Top of THE INPUT
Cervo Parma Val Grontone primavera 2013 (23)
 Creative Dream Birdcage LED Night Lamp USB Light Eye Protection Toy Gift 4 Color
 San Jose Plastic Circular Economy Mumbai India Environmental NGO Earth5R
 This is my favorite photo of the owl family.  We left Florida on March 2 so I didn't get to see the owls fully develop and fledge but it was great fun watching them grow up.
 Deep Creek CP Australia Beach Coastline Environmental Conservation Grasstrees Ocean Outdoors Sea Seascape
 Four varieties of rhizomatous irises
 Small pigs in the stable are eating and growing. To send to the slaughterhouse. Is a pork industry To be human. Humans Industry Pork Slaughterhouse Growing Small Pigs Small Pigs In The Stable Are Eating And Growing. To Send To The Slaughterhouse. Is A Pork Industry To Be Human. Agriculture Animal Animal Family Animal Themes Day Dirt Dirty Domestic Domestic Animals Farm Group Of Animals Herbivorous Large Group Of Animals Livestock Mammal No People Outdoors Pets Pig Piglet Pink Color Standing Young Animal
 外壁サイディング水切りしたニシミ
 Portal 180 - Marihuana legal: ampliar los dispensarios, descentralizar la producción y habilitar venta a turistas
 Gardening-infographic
Bottom of THE INPUT
[YOUR OBJECTIVE] Print the lines above, unchanged, from the start of the records to the line with "San Jose Plastic", including that final line.

[YOUR RESPONSE]
Cervo Parma Val Grontone primavera 2013 (23)
 Creative Dream Birdcage LED Night Lamp USB Light Eye Protection Toy Gift 4 Color
 San Jose Plastic Circular Economy Mumbai India Environmental NGO Earth5R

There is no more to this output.